Saint Albert The Great

St. Albert the Great (1206-1280) was born in Bavaria, Germany, the eldest son of a powerful military count. As a youth he was sent to study at the University of Padua where he encountered and entered the newly-founded Dominican order as a mendicant friar, forsaking his inheritance against his family's wishes. He was the first Dominican to earn a Master of Theology degree and was sent as a lecturer to the University of Paris (which at that time was the intellectual center of Europe) before launching a Dominican house of studies in Cologne. He introduced the works of Aristotle to western thought which allowed his most brilliant student, St. Thomas Aquinas, to synthesize the Catholic faith with human reason, that is, the truths established through philosophy. St. Albert the Great was a renowned scholar and a pioneer in the field of natural science, keeping his own laboratory for scientific experiments.
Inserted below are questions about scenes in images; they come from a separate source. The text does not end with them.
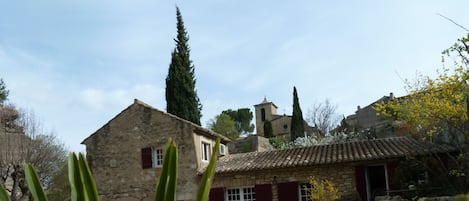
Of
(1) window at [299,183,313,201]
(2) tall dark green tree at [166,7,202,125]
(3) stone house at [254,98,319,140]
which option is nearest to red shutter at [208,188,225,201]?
(1) window at [299,183,313,201]

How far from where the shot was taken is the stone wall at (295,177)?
15977 mm

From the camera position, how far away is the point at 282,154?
18.3 m

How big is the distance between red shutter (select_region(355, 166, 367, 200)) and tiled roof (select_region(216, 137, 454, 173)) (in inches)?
19.4

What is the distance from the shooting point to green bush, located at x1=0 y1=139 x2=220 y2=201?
2.27m

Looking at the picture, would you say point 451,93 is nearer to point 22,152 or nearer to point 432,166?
point 432,166

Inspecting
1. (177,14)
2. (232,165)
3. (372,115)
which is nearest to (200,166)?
(232,165)

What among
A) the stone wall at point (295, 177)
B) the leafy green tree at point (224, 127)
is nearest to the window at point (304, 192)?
the stone wall at point (295, 177)

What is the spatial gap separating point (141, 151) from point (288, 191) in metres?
5.96

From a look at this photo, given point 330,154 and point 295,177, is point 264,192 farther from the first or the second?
point 330,154

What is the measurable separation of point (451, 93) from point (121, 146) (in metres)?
12.3

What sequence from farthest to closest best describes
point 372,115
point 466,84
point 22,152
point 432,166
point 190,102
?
point 372,115 → point 190,102 → point 22,152 → point 432,166 → point 466,84

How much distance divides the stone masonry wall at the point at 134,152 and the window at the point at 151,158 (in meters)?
0.16

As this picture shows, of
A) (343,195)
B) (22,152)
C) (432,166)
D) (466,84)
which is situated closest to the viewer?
(466,84)

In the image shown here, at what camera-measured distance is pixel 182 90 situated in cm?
2592
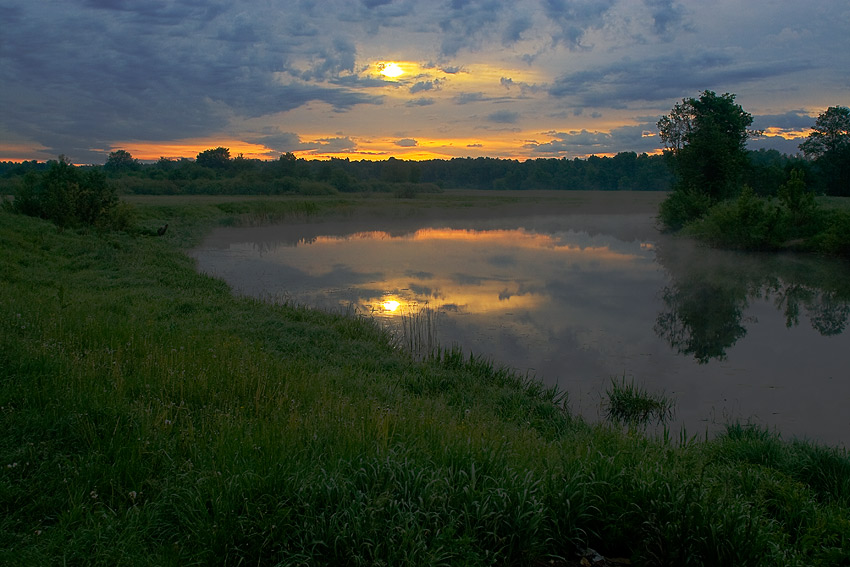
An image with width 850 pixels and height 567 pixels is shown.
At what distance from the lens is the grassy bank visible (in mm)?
2898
He is known as one of the greatest thinkers of his day, called by his contemporaries "the teacher of everything there is to know" for writing an encyclopedia of all human knowledge up to that point in history. St. Albert the Great was also one of the most famous preachers of his day and served as the papal theologian in Rome. He was declared a Doctor of the Church in 1931 by Pope Pius XI. St. Albert the Great is the patron saint of scientists and philosophers. His feast day is November 15th.